Okuma Metni:

◇ ◇ ◇

Geçtiğimiz Cuma yazımda “başlangıç” yapıp, sesini duyuramayan gerçek, gururlu ve “yalnız” depremzede yurttaş kardeşlerimden bana “yazmalarını” istedim. 30 Ekim 2020’den beri “gözlerini” gerçeklere kapatan “atanmış ve seçilmişlerin” alayına inat, öyle dönüşler alıyorum ki, bazen okurken göz pınarlarım kuruyacak gibi oluyor. Hemen hepsi de “aman” diyor “sadece sen oku, adımız bilinmesin, biz dilenci değiliz” diyor.
Gurura bakın gurura… Bu gurur karşısında sadece utanılıp, selam verilir.
Peki öyle mi oldu?
Sondan başlayım yazmaya… O kadar çok yürek sıkıntısı yaratacak ayrıntı var ki…
İyiyle kötü, doğruyla yanlış, helal ile haram, gerçekle yalan öyle bir karıştı ki İzmir Bayraklı’da…
Güya “herkes biliyor” ama “yaşayarak öğrenenler” asla dinlenmiyor, hiçbir hesaba dahil edilmiyor, düşünceleri alınmıyor. Hele kayıplarına asla ve asla dikkat edilmiyor, ciddiye dahi alınmıyor.
Evet sondan başlayayım. Çünkü eminim bu ayın sonunda “atanmış ve seçilmiş” pek çok “meşhur muhterem”, “her şey yolundaymış” gibi açıklamalar yapıp, yalanlar söyleyip, korumalarının ardından “ahkâm kesecekler” Bayraklı’da. Onca kaybın “neden” olduğu unutulacak, toprak altına gitmiş onca büyük küçük, toprak olma yolunda unutulup, bu konu sadece “iki oda bir salona” endekslenecek.
İşte onun için “insanlığın yıkıldığı tarih” 30 Ekim 2020.
Depremin olduğu günden değil, “bugünden” bahsederek girelim konumuza.

◇ ◇ ◇

Ham Veri:
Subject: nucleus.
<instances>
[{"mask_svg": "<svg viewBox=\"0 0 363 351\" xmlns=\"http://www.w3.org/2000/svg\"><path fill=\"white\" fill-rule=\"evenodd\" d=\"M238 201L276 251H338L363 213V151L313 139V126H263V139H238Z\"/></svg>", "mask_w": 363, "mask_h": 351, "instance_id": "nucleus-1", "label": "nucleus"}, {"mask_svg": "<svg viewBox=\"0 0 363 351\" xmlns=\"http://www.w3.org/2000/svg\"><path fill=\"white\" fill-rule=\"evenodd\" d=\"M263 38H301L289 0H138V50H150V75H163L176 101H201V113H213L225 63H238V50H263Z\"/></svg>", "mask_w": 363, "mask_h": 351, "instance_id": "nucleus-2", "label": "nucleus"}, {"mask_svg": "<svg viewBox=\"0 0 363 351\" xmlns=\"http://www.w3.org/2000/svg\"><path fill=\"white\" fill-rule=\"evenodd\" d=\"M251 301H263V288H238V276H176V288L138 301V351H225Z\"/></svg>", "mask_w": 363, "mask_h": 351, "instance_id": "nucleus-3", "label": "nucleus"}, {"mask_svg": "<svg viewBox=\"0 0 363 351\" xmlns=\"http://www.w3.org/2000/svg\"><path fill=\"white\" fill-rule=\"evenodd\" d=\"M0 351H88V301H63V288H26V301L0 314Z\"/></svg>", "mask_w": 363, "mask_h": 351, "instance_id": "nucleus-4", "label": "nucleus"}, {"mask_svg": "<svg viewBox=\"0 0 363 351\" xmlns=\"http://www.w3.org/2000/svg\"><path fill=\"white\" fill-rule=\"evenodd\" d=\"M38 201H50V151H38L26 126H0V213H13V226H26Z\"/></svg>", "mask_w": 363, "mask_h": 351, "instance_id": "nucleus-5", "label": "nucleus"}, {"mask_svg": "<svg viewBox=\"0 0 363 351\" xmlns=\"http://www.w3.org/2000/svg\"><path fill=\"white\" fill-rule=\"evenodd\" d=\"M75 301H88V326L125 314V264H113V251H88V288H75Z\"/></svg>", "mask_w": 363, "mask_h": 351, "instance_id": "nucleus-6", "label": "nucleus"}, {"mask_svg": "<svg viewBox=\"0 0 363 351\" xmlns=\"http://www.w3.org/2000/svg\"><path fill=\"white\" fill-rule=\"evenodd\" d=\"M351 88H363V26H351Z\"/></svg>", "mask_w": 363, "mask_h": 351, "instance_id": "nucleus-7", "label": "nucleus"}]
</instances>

◇ ◇ ◇

Sorular ve Görevler:
1 - Deprem yazısında "Geçtiğimiz Cuma yazımda" sözcükleriyle açılıp "utanılıp, selam verilir." ile kapanan bölümü, "Cuma" yerine "Pazartesi" koyarak düzenleyin.
2 - Deprem yazısına göre "insanlığın yıkıldığı tarih" hangisidir?

Cevap Anahtarı:
1 -
Geçtiğimiz Pazartesi yazımda “başlangıç” yapıp, sesini duyuramayan gerçek, gururlu ve “yalnız” depremzede yurttaş kardeşlerimden bana “yazmalarını” istedim. 30 Ekim 2020’den beri “gözlerini” gerçeklere kapatan “atanmış ve seçilmişlerin” alayına inat, öyle dönüşler alıyorum ki, bazen okurken göz pınarlarım kuruyacak gibi oluyor. Hemen hepsi de “aman” diyor “sadece sen oku, adımız bilinmesin, biz dilenci değiliz” diyor.
Gurura bakın gurura… Bu gurur karşısında sadece utanılıp, selam verilir.

2 - 30 Ekim 2020.